In fish breeding, it is essential to discover and generate fish exhibiting an effective phenotype for the aquaculture industry, but screening for natural mutants by only depending on natural spontaneous mutations is limited. Presently, reverse genetics has become an important tool to generate mutants, which exhibit the phenotype caused by inactivation of a gene. TILLING (Targeting Induced Local Lesions IN Genomes) is a reverse genetics strategy that combines random chemical mutagenesis with high-throughput discovery technologies for screening the induced mutations in target genes. Although the chemical mutagenesis has been used widely in a variety of model species and also genetic breeding of microorganisms and crops, the application of the mutagenesis in fish breeding has been only rarely reported.

Results

In this study, we developed the TILLING method in fugu with ENU mutagenesis and high-resolution melting (HRM) analysis to detect base pair changes in target sequences. Fugu males were treated 3 times at weekly intervals with various ENU concentrations, and then the collected sperm after the treatment was used to fertilize normal female for generating the mutagenized population (F1). The fertilization and the hatching ratios were similar to those of the controland did not reveal a dose dependency of ENU. Genomic DNA from the harvested F1 offspring was used for the HRM analysis. To obtain a fish exhibiting a useful phenotype (e.g. high meat production and rapid growth), fugu myostatin (Mstn) gene was examined as a target gene, because it has been clarified that the mstn deficient medaka exhibited double-muscle phenotype in common with MSTN knockout mice and bovine MSTN mutant.

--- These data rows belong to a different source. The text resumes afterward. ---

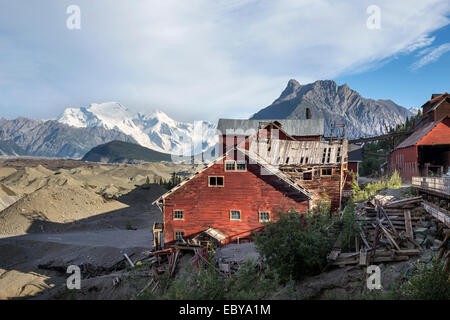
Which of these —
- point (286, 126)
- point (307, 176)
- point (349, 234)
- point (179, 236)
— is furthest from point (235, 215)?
point (286, 126)

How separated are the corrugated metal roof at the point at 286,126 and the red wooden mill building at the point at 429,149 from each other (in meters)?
12.5

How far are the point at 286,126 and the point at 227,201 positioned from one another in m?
29.3

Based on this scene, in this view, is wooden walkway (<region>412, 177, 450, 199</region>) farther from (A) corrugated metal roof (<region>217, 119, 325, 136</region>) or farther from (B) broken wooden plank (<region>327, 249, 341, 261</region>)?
(A) corrugated metal roof (<region>217, 119, 325, 136</region>)

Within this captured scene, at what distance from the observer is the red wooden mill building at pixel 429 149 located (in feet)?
115

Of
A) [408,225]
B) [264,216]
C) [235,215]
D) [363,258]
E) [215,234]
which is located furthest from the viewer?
[235,215]

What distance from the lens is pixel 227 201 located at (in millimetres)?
26312

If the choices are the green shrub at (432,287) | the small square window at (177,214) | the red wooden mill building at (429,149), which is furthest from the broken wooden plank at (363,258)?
the red wooden mill building at (429,149)

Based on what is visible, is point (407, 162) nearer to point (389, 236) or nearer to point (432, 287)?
point (389, 236)

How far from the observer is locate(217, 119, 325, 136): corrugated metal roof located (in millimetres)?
51328

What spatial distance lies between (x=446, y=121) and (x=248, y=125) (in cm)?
2856

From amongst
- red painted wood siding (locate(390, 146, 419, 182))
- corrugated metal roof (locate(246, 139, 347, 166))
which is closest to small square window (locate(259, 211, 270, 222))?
corrugated metal roof (locate(246, 139, 347, 166))
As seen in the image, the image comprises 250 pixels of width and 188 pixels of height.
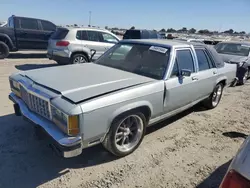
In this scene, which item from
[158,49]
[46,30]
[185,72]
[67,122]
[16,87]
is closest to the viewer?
[67,122]

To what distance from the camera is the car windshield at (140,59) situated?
3616mm

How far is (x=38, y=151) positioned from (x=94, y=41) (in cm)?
674

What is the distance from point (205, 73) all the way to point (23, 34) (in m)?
9.14

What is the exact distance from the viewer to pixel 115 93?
2.78m

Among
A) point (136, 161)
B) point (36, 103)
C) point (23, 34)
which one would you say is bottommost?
point (136, 161)

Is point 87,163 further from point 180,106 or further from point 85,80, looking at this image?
point 180,106

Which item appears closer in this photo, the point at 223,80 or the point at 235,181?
the point at 235,181

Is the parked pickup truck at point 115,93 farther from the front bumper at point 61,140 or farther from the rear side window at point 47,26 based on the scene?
the rear side window at point 47,26

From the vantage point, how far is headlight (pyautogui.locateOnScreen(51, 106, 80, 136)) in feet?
7.84

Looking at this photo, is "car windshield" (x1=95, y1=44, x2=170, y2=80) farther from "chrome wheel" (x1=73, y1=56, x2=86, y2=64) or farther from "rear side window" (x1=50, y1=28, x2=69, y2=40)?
"rear side window" (x1=50, y1=28, x2=69, y2=40)

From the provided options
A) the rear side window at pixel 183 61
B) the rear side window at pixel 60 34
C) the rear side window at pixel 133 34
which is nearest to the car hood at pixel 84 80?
the rear side window at pixel 183 61

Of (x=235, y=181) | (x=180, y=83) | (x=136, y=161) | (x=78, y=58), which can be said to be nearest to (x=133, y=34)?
(x=78, y=58)

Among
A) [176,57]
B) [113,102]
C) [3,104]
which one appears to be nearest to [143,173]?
[113,102]

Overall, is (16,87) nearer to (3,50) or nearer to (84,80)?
(84,80)
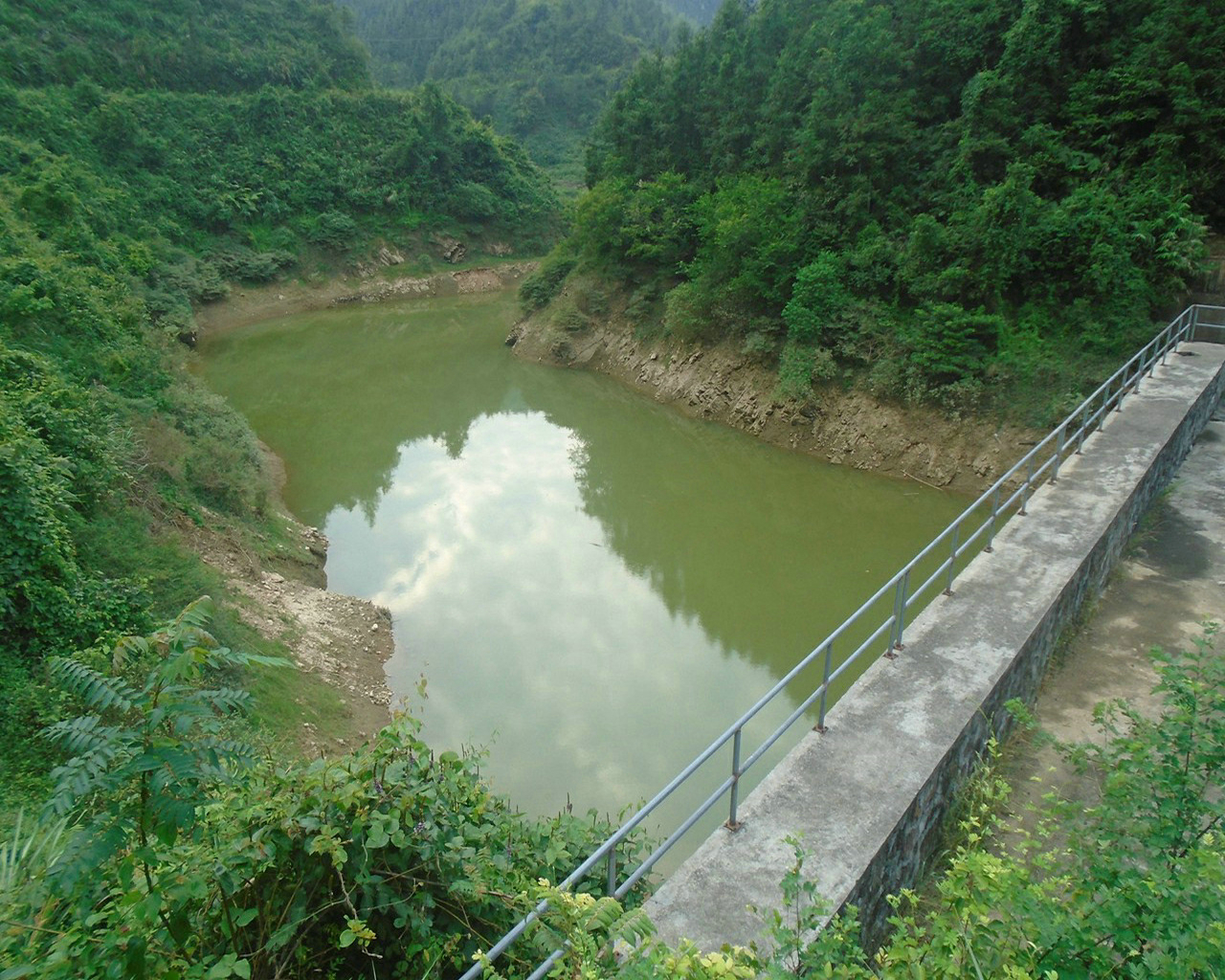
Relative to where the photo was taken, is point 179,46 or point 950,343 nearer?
point 950,343

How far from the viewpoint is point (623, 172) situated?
26.2m

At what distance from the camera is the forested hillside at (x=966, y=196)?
44.0 feet

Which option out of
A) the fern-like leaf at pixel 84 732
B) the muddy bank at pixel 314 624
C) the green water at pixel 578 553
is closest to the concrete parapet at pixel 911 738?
the fern-like leaf at pixel 84 732

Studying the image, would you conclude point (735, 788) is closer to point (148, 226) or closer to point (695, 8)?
point (148, 226)

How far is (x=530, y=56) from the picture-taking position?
78.5m

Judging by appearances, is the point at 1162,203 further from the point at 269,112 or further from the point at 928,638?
the point at 269,112

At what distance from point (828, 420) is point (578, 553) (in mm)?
6572

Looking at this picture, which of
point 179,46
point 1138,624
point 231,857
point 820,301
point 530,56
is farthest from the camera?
point 530,56

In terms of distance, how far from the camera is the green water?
894 cm

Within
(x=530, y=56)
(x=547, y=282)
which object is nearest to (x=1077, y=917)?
(x=547, y=282)

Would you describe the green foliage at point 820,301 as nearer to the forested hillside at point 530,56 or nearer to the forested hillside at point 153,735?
the forested hillside at point 153,735

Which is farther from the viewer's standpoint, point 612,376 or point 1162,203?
point 612,376

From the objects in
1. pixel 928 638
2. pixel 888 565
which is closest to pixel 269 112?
pixel 888 565

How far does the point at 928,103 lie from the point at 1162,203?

As a result, ten types of ENU-induced mutations were identified including a nonsense mutation in the investigated region with HRM analysis. In addition, the average mutation frequency in fugu Mstn gene was 1 mutant per 297 kb, which is similar to values calculated for zebrafish and medaka TILLING libraries.

Conclusions

These results demonstrate that the TILLING method in fugu was established. We anticipate that this TILLING approach can be used to generate a wide range of mutant alleles, and be applicable to many farmed fish that can be chemically mutagenized.